Researchers working on the next generation of fuel cells have been facing a platinum conundrum – and it’s one they’re fighting hard to solve.
Platinum, one of the most costly precious metals, works exceptionally well as the catalyst inside of a fuel cell. At the anode, platinum helps to strip the electron from hydrogen to form single protons, while at the cathode, platinum combines the proton and the electron with oxygen to create water. The electrons flow through the external circuit connected with the fuel cell, generating clean, green electricity.
This second reaction at the cathode is also known as the oxygen reduction reaction. It is the more sluggish one of the two, and therefore it needs more platinum catalyst to function. Scientists have been searching for low-cost catalysts to replace platinum in attempts to make fuel cells more affordable to the public.
In a new study led by Argonne National Laboratory chemist Di-Jia Liu, researchers have identified a new way to synthesize inexpensive, transition metal-based catalysts as an alternative to platinum. These new catalysts offer the promise of substantially reducing the fuel cell cost.
The new approach developed by Liu and his team uses materials known as metal-organic frameworks (MOFs) as the precursor to prepare the platinum-free catalyst. It overcomes the limitation of the traditional method by eliminating the use of inert carbon material as the catalyst support. The MOF- based method produces the catalyst with a high density of active sites that are uniformly distributed throughout the material.

--- Data for analysis ---
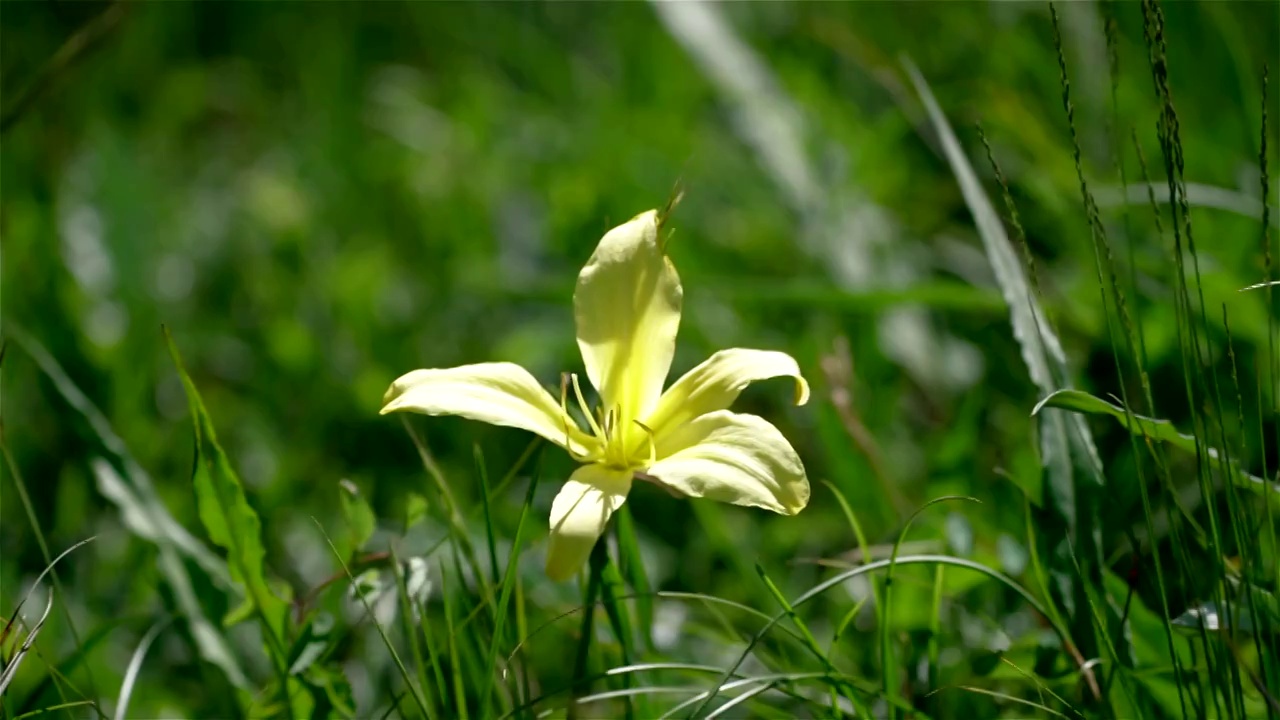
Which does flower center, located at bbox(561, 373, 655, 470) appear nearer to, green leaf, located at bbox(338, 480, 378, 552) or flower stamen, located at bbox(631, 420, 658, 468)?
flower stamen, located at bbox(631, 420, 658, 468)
--
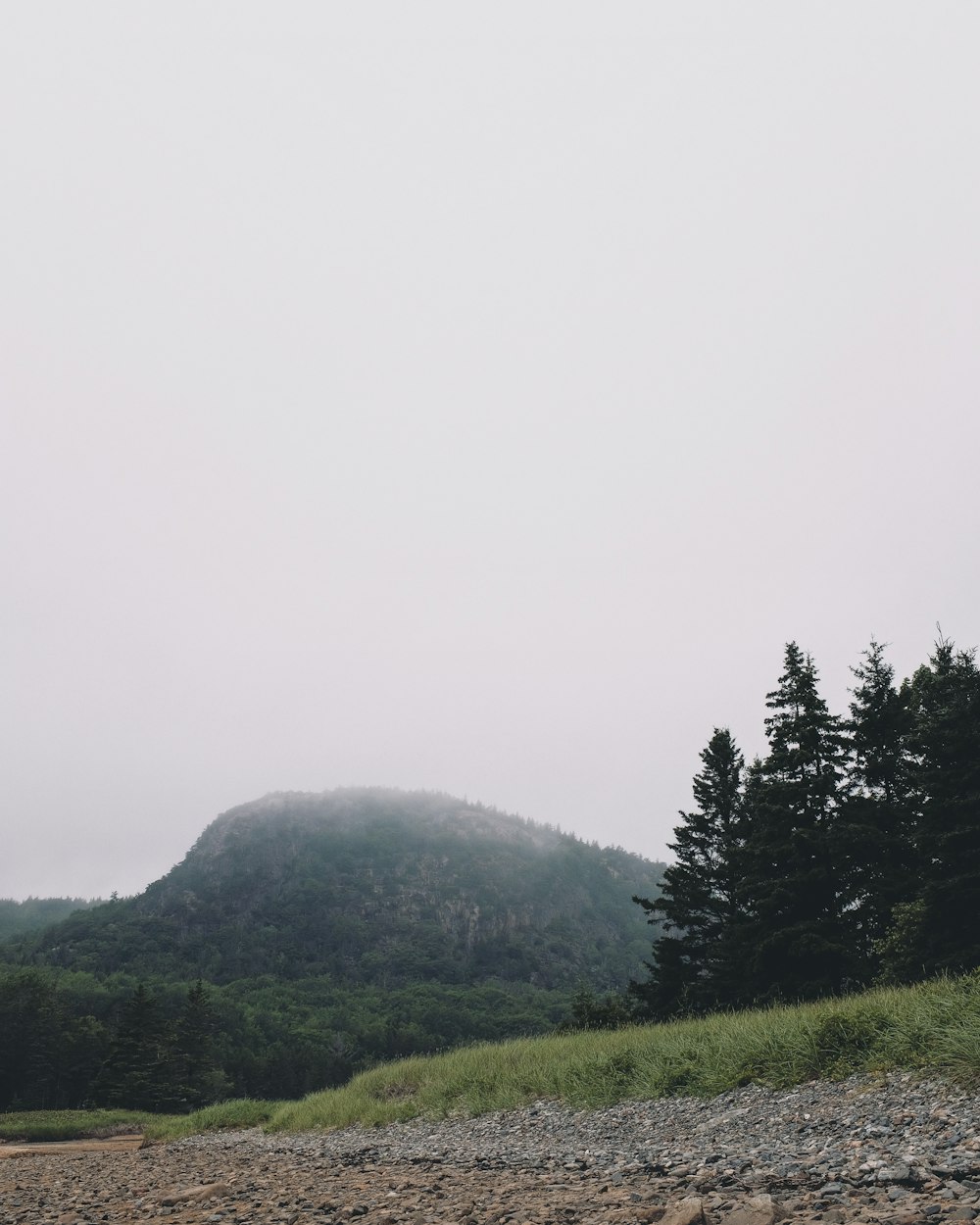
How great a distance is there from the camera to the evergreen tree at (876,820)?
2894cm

--- Activities ---
1. In the fuel cell text above, copy the part that begins at the words "Platinum, one of" and stops after the words "to the public.".
2. For each statement, say whether the fuel cell text above agrees with it. Answer yes or no and quote the deciding words.
(a) The oxygen reduction reaction at the cathode is the faster of the two reactions.
(b) The new method developed by Liu and his team uses inert carbon material as the catalyst support.
(c) The study was led by a chemist at Argonne National Laboratory.
3. According to the fuel cell text above, what role do metal-organic frameworks play in the new approach?

--- Exercise solutions ---
1.
Platinum, one of the most costly precious metals, works exceptionally well as the catalyst inside of a fuel cell. At the anode, platinum helps to strip the electron from hydrogen to form single protons, while at the cathode, platinum combines the proton and the electron with oxygen to create water. The electrons flow through the external circuit connected with the fuel cell, generating clean, green electricity.
This second reaction at the cathode is also known as the oxygen reduction reaction. It is the more sluggish one of the two, and therefore it needs more platinum catalyst to function. Scientists have been searching for low-cost catalysts to replace platinum in attempts to make fuel cells more affordable to the public.

2.
(a) No: "It is the more sluggish one of the two"
(b) No: "by eliminating the use of inert carbon material as the catalyst support"
(c) Yes: "led by Argonne National Laboratory chemist Di-Jia Liu"

3. They serve as the precursor to prepare the platinum-free catalyst.